Recording Cells’ Stories
New DNA recorder CHYRON offers nondestructive observation of cells for lineage tracing and recording
April 15, 2021 - Histories hold keys to understanding the present and anticipating the future by looking at the past. But how do you tell the history of a cell if you can’t watch what it does over time because it is deep within a living animal? What if measuring the properties of a cell requires you to destroy it so that you can never get a complete history?
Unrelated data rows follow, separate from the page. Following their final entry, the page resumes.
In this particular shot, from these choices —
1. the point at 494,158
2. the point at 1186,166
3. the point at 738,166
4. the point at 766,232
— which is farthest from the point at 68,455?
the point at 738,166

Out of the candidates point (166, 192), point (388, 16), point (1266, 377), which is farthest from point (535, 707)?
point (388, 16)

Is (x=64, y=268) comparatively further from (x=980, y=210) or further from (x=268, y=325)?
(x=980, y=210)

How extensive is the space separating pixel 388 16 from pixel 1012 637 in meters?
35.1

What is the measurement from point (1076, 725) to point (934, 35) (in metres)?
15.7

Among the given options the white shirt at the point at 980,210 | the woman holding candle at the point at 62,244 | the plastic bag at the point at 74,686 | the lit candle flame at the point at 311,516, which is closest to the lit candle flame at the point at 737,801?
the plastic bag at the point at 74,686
And how do you track the history of not just one but millions or billions of cells?
A new DNA recorder called CHYRON (Cell History Recording by Ordered Insertion) changes the way researchers can study cell histories by giving cells the ability to write their experiences into their own genomes, as a growing DNA barcode. Later on, researchers can sequence the barcodes to find out what cells experienced, including their relationship to other cells or how much of an important biological signal the cell saw during its life. In essence, CHYRON gives cells the ability to hold on to their pasts so that we can deduce how a cell’s past may have influenced its future. This will help us understand complex biological questions such as how organisms develop or what causes a cancer to spread throughout a patient.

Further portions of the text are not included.